PASSAGE SHOWN
┌──

• Container characteristics
  Container characteristics can have a significant impact on the I/O cost associated during query execution. When it selects an access plan, the query optimizer considers these I/O costs, including any cost differences for accessing data from different table spaces. Two columns in the SYSCAT.TABLESPACES system catalog are used by the optimizer to help estimate the I/O costs of accessing data from a table space:

  • OVERHEAD, which provides an estimate in milliseconds of the time required by the container before any data is read into memory. This overhead activity includes the container's I/O controller overhead as well as the disk latency time, which includes the disk seek time.
    You may use the following formula to help you estimate the overhead cost:

       OVERHEAD = average seek time in milliseconds
                  + (0.5 * rotational latency)

    where:

    • 0.5 represents an average overhead of one half rotation
    • Rotational latency is calculated in milliseconds for each full rotation, as follows:

         (1 / RPM) * 60 * 1000

      where you:
      • Divide by rotations per minute to get minutes per rotation
      • Multiply by 60 seconds per minute
      • Multiply by 1000 milliseconds per second.
    As an example, let the rotations per minute for the disk be 7 200. Using the rotational-latency formula, this would produce:

       (1 / 7200) * 60 * 1000 = 8.328 milliseconds

    which can then be used in the calculation of the OVERHEAD estimate with an assumed average seek time of 11 milliseconds:

       OVERHEAD = 11 + (0.5 * 8.328)
                = 15.164

    giving an estimated OVERHEAD value of about 15 milliseconds.
  • TRANSFERRATE, which provides an estimate in milliseconds of the time required to read one page of data into memory.
    If each table-space container is a single physical disk then you may use the following formula to help you estimate the transfer cost in milliseconds per page:

       TRANSFERRATE = (1 / spec_rate) * 1000 / 1024000 * page_size

    where:

    • spec_rate represents the disk specification for the transfer rate, in MB per second
    • Divide by spec_rate to get seconds per MB
    • Multiply by 1000 milliseconds per second
    • Divide by 1 024 000 bytes per MB
    • Multiply by the page size in bytes (for example, 4 096 bytes for a 4 KB page)

└──

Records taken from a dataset
┌──

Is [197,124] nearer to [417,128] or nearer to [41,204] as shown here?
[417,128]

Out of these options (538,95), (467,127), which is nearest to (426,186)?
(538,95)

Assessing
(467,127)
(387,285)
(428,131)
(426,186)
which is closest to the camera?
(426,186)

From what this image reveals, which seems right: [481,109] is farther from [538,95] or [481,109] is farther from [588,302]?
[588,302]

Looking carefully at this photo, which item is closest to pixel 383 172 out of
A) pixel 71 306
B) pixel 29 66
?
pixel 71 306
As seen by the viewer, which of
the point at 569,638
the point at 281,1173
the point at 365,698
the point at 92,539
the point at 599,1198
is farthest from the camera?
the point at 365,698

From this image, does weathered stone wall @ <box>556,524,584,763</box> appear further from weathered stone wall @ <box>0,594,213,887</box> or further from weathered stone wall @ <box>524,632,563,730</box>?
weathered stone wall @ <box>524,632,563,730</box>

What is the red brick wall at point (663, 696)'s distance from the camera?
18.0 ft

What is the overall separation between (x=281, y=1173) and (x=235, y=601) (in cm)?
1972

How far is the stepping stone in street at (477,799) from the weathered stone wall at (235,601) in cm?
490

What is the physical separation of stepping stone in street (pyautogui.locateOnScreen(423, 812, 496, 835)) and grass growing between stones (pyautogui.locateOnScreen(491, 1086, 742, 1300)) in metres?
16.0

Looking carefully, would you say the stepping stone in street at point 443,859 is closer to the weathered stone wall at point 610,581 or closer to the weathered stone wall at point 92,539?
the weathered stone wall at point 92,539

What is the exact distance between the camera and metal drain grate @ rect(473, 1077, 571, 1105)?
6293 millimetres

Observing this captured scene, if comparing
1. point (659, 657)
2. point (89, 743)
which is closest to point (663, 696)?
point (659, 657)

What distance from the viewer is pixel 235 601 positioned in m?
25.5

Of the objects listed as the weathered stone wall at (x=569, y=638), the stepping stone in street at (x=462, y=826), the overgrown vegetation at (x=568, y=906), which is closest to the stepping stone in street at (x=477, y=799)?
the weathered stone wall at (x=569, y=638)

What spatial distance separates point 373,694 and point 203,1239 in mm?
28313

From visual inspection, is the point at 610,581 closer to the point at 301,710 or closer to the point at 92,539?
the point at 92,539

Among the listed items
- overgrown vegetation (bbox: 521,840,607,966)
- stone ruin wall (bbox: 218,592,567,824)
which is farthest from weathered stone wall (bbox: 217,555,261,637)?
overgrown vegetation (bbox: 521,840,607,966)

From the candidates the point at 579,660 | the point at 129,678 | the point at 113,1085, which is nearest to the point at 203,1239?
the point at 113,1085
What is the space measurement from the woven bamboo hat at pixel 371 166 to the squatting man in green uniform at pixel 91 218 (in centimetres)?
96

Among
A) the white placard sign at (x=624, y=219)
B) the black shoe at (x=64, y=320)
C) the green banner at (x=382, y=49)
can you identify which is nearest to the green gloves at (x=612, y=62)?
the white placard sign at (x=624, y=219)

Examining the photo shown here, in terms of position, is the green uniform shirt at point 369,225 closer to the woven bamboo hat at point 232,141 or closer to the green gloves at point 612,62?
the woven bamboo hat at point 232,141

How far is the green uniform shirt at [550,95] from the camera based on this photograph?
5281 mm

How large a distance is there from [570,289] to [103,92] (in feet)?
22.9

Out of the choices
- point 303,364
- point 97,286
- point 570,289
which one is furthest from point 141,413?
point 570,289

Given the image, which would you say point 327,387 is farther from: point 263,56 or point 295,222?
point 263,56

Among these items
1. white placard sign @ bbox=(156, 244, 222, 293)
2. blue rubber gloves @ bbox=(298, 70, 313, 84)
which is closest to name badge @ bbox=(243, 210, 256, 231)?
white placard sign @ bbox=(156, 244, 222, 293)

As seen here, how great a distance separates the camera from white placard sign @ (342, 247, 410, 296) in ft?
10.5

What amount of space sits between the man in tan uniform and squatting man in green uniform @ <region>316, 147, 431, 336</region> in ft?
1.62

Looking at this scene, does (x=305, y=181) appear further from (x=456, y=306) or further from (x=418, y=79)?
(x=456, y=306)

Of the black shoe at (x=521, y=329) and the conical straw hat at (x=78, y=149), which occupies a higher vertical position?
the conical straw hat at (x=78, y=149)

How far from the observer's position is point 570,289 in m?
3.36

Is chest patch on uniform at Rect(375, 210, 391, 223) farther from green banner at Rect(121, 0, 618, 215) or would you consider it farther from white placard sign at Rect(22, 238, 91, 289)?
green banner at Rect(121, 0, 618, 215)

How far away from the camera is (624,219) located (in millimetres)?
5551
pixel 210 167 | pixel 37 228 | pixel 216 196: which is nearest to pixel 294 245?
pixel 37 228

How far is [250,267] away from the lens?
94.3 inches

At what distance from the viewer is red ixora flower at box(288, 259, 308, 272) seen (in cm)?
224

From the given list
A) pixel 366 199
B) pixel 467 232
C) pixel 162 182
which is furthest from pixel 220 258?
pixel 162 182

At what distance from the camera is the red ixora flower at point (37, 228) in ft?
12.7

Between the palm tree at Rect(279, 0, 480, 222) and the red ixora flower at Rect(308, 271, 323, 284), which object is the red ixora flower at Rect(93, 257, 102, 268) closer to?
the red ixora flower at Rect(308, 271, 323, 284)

└──

TASK
Resume the passage on container characteristics and I/O costs, picking up right after its last sentence.

RESPONSE TO THIS TASK
    As an example, suppose the specification rate for the disk is 3 MB per second. This would produce the following calculation

       TRANSFERRATE = (1 / 3) * 1000 / 1024000 * 4096
                    = 1.333248

    giving an estimated TRANSFERRATE value of about 1.3 milliseconds per page.

    If the table space containers are not single physical disks but are arrays of disks (such as RAID), then you must take additional considerations into account when you attempt to determine the TRANSFERRATE to use. If the array is relatively small then you can multiply the spec_rate by the number of disks, assuming that the bottleneck is at the disk level.

    However, if the number of disks in the array making up the container is large, then the bottleneck may not be at the disk level, but at one of the other I⁄O subsystem components such as disk controllers, I⁄O busses, or the system bus. In this case, you cannot assume that the I⁄O throughput capability is the product of the spec_rate and the number of disks. Instead, you must measure the actual I⁄O rate in MBs during a sequential scan. For example, a sequential scan could be select count(*) from big_table and will be MBs in size. Divide the result by the number of containers that make up the table space in which big_table resides. Use the result as a substitute for spec_rate in the formula given above. For example, a measured sequential I⁄O rate of 100 MBs while scanning a table in a four container table space would imply 25 MBs per container, or a TRANSFERRATE of (1/25) * 1000 / 1024000 * 4096 = 0.16 milliseconds per page.

  Each of the containers assigned to a table space may reside on different physical disks. For best results, all physical disks used for a given table space should have the same OVERHEAD and TRANSFERRATE characteristics. If these characteristics are not the same, you should use the average when setting the values for OVERHEAD and TRANSFERRATE.

  You can obtain media-specific values for these columns from the hardware specifications or through experimentation. These values may be specified on the CREATE TABLESPACE and ALTER TABLESPACE statements.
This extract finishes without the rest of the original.